What you will do:
Put every line of the listing below, from the line containing "Consider the objects" through the final line of the listing, into a numbered list, both ends included and blank lines omitted.

====

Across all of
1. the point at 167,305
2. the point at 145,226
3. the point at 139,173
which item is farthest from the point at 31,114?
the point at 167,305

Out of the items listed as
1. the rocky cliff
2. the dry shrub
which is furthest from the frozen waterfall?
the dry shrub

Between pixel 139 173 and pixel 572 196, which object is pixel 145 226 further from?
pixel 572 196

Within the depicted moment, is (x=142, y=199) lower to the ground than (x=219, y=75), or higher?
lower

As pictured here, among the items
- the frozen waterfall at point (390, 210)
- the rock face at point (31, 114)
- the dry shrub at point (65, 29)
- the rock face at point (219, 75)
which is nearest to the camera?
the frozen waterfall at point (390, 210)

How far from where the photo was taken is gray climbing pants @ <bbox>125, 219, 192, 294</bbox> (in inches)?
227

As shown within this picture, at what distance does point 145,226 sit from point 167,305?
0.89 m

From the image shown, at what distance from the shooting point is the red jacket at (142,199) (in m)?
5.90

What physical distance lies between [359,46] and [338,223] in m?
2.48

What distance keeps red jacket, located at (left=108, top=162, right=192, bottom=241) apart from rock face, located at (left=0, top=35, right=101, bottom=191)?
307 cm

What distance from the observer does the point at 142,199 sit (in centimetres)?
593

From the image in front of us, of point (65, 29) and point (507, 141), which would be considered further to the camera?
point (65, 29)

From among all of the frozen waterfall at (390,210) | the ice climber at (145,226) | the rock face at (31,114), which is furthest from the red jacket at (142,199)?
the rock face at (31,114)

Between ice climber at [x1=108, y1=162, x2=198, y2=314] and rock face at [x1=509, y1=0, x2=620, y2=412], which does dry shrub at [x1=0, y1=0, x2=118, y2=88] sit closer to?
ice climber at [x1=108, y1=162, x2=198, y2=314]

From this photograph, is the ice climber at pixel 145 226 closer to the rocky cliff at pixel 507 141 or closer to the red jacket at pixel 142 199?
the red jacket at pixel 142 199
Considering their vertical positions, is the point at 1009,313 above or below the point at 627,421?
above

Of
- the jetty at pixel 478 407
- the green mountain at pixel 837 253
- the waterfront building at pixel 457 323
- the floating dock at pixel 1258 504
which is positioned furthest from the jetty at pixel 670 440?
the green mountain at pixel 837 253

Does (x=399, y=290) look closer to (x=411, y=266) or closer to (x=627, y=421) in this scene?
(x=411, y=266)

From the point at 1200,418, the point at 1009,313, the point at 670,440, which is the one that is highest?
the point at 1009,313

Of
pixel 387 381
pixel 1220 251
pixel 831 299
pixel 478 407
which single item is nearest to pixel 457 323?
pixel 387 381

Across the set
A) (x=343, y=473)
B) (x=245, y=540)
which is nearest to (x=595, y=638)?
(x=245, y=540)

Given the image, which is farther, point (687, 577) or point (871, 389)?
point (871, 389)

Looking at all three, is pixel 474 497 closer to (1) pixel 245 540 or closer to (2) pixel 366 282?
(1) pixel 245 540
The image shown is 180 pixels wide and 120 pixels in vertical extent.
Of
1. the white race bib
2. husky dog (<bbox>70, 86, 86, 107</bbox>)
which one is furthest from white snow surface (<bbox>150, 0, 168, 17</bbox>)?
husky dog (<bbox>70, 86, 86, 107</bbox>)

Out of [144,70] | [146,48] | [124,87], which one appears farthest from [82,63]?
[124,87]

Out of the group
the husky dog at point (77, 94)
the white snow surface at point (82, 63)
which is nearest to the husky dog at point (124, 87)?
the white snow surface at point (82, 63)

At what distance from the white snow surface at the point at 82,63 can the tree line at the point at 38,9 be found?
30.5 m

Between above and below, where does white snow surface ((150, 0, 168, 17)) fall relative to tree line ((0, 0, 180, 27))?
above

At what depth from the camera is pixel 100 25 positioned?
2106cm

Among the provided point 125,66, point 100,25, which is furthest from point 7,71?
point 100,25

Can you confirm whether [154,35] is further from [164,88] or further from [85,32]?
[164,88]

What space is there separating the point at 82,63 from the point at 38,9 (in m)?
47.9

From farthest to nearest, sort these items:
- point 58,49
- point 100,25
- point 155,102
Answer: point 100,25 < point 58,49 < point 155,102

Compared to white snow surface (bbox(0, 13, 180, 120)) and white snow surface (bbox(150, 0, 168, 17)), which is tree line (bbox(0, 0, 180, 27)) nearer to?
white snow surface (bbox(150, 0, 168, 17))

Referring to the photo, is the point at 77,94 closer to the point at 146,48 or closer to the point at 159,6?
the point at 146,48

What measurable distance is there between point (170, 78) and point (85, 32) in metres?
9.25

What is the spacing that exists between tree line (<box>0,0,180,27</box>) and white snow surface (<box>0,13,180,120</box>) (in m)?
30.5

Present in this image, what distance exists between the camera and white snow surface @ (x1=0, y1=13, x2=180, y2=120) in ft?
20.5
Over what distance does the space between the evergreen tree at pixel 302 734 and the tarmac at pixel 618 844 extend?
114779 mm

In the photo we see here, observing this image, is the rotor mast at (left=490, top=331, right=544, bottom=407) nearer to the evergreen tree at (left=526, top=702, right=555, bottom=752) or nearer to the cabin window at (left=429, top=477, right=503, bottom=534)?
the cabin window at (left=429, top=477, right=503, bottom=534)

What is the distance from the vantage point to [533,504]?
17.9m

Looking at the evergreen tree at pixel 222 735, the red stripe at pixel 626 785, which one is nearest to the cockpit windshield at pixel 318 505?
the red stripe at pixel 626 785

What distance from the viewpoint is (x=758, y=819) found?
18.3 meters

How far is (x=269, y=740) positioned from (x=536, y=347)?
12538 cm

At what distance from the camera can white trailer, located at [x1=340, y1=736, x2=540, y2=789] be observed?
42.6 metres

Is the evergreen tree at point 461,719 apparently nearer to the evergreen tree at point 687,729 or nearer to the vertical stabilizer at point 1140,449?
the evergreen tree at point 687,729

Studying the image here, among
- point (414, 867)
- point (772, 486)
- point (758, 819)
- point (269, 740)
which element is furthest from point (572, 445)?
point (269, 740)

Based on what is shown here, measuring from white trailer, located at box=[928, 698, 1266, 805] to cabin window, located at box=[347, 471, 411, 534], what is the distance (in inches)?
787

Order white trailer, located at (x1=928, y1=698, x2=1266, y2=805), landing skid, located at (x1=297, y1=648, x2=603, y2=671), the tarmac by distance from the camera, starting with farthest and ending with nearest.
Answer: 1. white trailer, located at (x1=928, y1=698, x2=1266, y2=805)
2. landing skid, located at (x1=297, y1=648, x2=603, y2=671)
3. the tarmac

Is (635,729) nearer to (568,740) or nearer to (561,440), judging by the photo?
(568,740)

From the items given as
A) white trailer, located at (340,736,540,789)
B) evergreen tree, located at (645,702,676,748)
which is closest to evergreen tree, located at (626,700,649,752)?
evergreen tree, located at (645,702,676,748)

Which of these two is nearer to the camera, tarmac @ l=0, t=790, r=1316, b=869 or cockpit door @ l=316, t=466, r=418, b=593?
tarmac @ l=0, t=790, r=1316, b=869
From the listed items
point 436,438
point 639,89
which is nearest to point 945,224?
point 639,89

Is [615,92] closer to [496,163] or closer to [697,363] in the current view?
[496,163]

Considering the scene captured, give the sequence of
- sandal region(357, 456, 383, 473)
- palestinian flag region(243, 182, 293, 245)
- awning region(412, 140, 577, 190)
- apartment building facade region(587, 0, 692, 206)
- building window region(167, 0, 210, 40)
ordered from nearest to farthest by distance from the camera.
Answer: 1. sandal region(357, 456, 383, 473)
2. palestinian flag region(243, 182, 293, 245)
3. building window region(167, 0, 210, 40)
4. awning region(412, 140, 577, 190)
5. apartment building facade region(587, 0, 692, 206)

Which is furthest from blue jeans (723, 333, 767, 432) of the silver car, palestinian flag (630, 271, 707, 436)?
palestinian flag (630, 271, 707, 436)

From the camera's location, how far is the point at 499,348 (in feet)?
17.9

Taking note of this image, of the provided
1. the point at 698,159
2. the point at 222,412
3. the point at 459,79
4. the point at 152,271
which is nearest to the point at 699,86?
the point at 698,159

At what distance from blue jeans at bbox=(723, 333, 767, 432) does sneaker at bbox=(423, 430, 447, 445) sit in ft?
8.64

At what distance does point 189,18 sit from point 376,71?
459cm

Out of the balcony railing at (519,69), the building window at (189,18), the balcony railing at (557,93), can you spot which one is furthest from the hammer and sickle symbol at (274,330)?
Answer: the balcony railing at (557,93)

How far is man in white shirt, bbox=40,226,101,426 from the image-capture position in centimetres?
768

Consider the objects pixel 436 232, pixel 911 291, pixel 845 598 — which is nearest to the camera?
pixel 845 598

====

Output for this task:
1. Consider the objects pixel 436 232, pixel 911 291, pixel 845 598 — which is nearest to the camera?
2. pixel 845 598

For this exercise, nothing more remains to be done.